Advanced RAG in Python with FastAPI – Multi-Source Retrieval and Evaluation

Rohit Gupta
Nov 07
3.6k
0
1

Article

Abstract / Overview

Direct answer: deploy a reliable, multi-source RAG API by combining FAISS (local) and Pinecone (cloud) under a FastAPI service with quantitative evaluation.

You will implement retrieval, generation, observability, and a simple auth layer. You will ship a Docker image and test with curl. Assumptions: Python 3.10+, Linux container, OPENAI_API_KEY and PINECONE_API_KEY available.

Conceptual Background

RAG joins retrieval with generation so answers cite fresh, external sources. Multi-source retrieval increases recall and reduces single-index blind spots.

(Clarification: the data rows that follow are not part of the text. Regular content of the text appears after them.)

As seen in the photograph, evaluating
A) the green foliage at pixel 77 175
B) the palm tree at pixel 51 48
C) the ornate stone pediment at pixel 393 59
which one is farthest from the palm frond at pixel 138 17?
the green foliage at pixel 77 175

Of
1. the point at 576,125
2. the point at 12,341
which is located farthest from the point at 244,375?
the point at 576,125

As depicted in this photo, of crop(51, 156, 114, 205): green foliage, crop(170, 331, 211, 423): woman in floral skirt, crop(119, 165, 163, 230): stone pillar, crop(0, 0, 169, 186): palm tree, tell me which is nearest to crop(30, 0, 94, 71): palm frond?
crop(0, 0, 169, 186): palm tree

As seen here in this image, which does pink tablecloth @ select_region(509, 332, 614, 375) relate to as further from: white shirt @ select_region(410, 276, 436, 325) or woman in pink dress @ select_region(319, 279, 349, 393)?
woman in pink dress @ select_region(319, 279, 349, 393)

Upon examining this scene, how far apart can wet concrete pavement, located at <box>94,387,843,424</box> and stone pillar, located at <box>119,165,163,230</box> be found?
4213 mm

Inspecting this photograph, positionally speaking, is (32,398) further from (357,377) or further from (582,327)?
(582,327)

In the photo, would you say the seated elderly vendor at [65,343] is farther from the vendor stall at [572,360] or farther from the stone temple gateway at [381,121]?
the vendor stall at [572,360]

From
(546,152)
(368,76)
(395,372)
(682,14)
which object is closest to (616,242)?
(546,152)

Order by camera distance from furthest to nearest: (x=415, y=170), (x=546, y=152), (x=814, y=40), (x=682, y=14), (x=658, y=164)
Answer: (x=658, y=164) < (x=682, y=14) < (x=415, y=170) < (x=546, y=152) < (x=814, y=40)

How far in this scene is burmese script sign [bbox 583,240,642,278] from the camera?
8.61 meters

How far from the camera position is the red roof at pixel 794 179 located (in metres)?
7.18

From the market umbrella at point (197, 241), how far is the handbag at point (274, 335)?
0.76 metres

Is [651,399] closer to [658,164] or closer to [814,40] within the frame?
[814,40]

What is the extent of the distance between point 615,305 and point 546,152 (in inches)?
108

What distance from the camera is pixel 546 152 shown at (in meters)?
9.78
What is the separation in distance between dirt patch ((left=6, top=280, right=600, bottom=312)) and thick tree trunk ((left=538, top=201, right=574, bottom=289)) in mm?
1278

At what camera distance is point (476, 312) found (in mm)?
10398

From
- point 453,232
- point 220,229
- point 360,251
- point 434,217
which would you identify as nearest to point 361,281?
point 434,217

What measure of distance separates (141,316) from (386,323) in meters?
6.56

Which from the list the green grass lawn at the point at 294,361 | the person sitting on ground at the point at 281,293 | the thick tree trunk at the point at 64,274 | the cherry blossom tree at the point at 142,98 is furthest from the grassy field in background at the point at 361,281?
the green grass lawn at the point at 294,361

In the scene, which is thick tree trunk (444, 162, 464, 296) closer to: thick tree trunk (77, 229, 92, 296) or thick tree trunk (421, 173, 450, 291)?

Evaluation turns “sounds right” into measurable precision and faithfulness.

Architecture at a glance

Step-by-Step Walkthrough

1) Install runtime

pip install "fastapi[all]" uvicorn langchain openai faiss-cpu pinecone-client python-dotenv tiktoken numpy

2) Environment

Create .env:

OPENAI_API_KEY=YOUR_API_KEY
PINECONE_API_KEY=YOUR_PINECONE_KEY
PINECONE_ENV=us-east-1
PINECONE_INDEX=rag-multisource
RAG_TOP_K=3
AUTH_TOKEN=change-me # simple bearer for demo

3) FastAPI service with multi-source retrieval

The service exposes:

POST /rag/query → answer with sources
POST /rag/eval → on-demand evaluation for a query/expected pair
GET /healthz → liveness

# app/main.py
import os, time
from typing import List, Optional
from dotenv import load_dotenv
from fastapi import FastAPI, Depends, HTTPException, Header
from pydantic import BaseModel
from langchain.embeddings import OpenAIEmbeddings
from langchain.vectorstores import FAISS, Pinecone
from langchain.chat_models import ChatOpenAI
from langchain.chains import RetrievalQA
from langchain.retrievers import EnsembleRetriever
from langchain.text_splitter import RecursiveCharacterTextSplitter
from langchain.document_loaders import TextLoader
import pinecone

load_dotenv()

OPENAI_API_KEY = os.getenv("OPENAI_API_KEY")
PINECONE_API_KEY = os.getenv("PINECONE_API_KEY")
PINECONE_ENV = os.getenv("PINECONE_ENV", "us-east-1")
PINECONE_INDEX = os.getenv("PINECONE_INDEX", "rag-multisource")
TOP_K = int(os.getenv("RAG_TOP_K", "3"))
AUTH_TOKEN = os.getenv("AUTH_TOKEN", "")

if not OPENAI_API_KEY:
    raise RuntimeError("OPENAI_API_KEY missing")

# --- Auth dependency ---
def require_auth(authorization: Optional[str] = Header(None)):
    if not AUTH_TOKEN:
        return
    if not authorization or not authorization.startswith("Bearer "):
        raise HTTPException(status_code=401, detail="Missing bearer token")
    token = authorization.split(" ", 1)[1]
    if token != AUTH_TOKEN:
        raise HTTPException(status_code=403, detail="Invalid token")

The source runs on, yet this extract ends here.